I watched Mara’s, or rather the thing’s, mouth form the words and sing with human tonal quality. My stomach curdled like month-old milk. Every move of the mouth and twitch of the cheeks were exacting copies of Mara’s mannerisms and physical traits. Unbidden, my head was punctured by the thought of Mara’s disembodied head being crammed in that box and forced to sing by computer-controlled electronic pulses jolting down her nerves to the muscles in her cheeks, jaw and tongue. I didn’t even like the Tazers.
But apparently the sight and sound of the whole thing had gotten to Mara in a different way. I felt her soft arms clasp around my neck as she leaned forward and began to lightly kiss my neck. The artificial, fruity smell of her shampoo filled my sinuses. Her hot breath blew over my left ear. I looked down over her shoulder and eyed the smooth swell of her rear in those tight, exquisitely faded jeans. But for once I wasn’t in the mood.

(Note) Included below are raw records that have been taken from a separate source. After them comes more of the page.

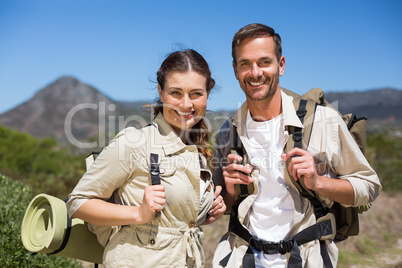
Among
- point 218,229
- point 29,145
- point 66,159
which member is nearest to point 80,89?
point 29,145

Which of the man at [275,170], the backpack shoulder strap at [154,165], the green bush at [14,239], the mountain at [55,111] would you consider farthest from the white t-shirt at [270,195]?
the mountain at [55,111]

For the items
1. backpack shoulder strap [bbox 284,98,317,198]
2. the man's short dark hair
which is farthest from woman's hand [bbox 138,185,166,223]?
the man's short dark hair

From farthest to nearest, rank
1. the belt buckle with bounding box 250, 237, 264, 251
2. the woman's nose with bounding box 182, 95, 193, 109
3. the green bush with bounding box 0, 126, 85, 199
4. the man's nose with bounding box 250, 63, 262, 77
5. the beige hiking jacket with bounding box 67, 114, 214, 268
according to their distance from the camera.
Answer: the green bush with bounding box 0, 126, 85, 199 < the man's nose with bounding box 250, 63, 262, 77 < the belt buckle with bounding box 250, 237, 264, 251 < the woman's nose with bounding box 182, 95, 193, 109 < the beige hiking jacket with bounding box 67, 114, 214, 268

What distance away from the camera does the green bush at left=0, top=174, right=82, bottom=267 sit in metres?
3.42

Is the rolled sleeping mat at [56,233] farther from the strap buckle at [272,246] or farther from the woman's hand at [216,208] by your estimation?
the strap buckle at [272,246]

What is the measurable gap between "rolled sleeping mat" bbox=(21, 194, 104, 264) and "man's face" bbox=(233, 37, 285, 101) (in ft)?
4.78

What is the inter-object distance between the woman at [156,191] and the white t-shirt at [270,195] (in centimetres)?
39

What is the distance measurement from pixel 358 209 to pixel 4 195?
3.50 metres

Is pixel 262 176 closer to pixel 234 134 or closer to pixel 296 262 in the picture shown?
pixel 234 134

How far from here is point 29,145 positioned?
2533 centimetres

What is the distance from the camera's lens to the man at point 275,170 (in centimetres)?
241

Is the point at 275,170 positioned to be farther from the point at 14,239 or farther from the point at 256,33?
the point at 14,239

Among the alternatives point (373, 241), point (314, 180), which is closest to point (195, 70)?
point (314, 180)

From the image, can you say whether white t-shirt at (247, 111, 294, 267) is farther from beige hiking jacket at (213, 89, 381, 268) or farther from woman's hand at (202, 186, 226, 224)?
woman's hand at (202, 186, 226, 224)
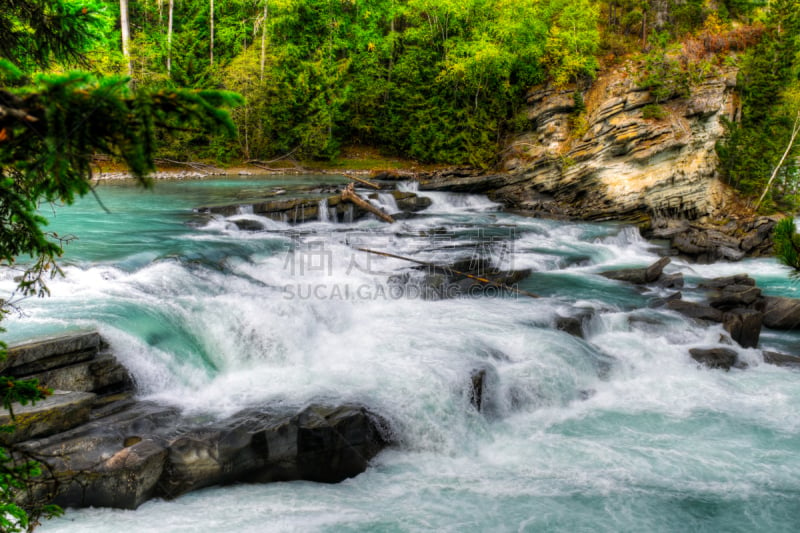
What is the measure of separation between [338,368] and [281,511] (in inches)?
121

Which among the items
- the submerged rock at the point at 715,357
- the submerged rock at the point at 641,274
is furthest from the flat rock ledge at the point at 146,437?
the submerged rock at the point at 641,274

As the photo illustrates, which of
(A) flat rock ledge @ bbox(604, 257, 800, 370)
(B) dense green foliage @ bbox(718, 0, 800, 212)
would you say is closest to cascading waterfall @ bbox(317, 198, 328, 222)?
(A) flat rock ledge @ bbox(604, 257, 800, 370)

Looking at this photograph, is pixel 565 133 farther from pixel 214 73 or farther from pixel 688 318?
pixel 214 73

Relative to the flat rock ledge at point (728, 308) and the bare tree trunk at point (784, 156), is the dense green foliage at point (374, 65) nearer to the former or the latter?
the bare tree trunk at point (784, 156)

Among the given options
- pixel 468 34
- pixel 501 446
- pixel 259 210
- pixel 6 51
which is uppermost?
pixel 468 34

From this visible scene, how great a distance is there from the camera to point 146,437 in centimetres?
655

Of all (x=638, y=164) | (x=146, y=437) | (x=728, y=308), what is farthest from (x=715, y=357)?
(x=638, y=164)

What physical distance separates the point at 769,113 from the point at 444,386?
2631 cm

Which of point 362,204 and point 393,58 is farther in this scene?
point 393,58

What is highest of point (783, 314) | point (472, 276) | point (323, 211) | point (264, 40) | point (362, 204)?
point (264, 40)

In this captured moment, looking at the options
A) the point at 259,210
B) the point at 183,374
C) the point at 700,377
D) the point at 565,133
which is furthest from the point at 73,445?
the point at 565,133

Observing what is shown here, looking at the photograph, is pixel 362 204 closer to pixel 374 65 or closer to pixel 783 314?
pixel 783 314

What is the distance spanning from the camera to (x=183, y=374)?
8234 mm

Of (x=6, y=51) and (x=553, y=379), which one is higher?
(x=6, y=51)
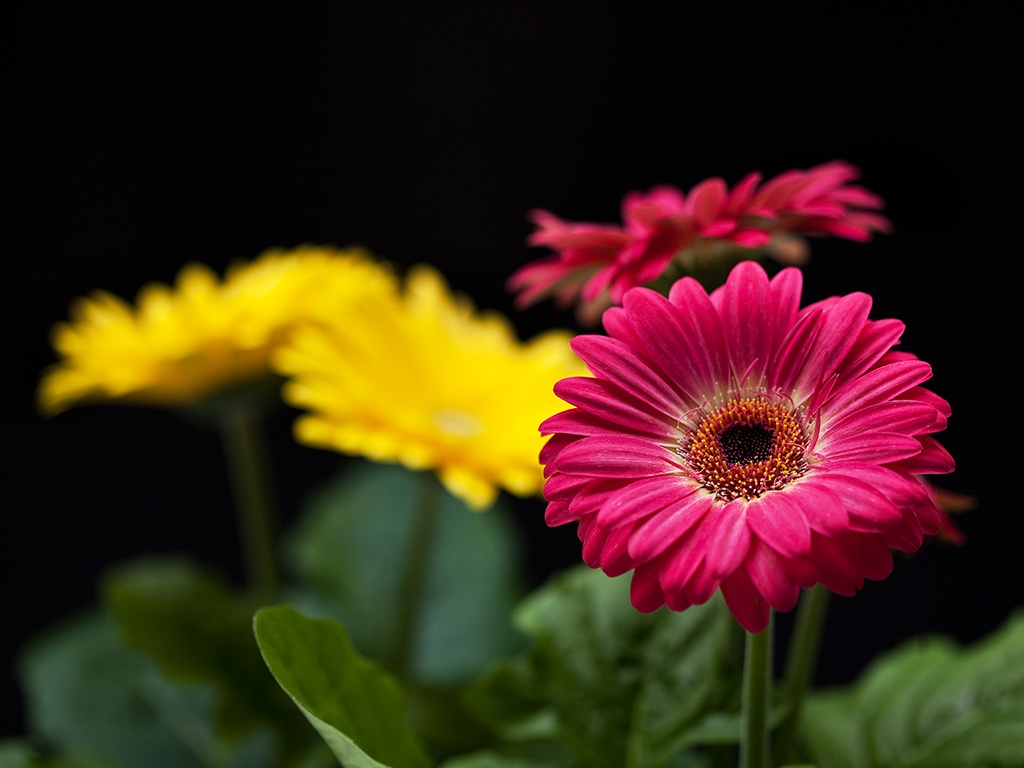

“Mara, babe, let’s not start anything now. You’ve got to go to class tonight,” I could hardly believe my ears, but I just couldn’t start making out in front of that thing.
Mara, if anything, was more surprised than I. “Yeah,” she said with a small, shocked and nonplussed sniff. She sat back, straightened her clothing and arched her fine brown eyebrows at me. “Right-school. Sure.”
I felt guilty immediately, but relieved. I didn’t want that thing… watching us. I stood up and so did she. She eyed me strangely, as if I had grown a beard overnight or taken on some other odd characteristic. She glanced briefly at her watch and then straightened the sleeves on her white polyester-and-cotton blend blouse. Mara was unused to rejection in any form. For just a moment, a feeling of exhilaration passed over me as I realized I had denied her something. Then it was gone and, hating myself, I moved to kiss up to her, slipping my arms around her.
She softened immediately. It felt nice. “I do need to go to class,” she said in a quiet voice. Her eyes met mine, then dropped. I kissed her.
Mara’s duplicate mouth spat a split-second of static.
I glanced at it, my upper lip curling by itself. I decided not to let the monster ruin my date with Mara. I turned away from the thing and kissed Mara again. My girl melted in my arms. A rush of red heat passed over my forehead, making my skin burn.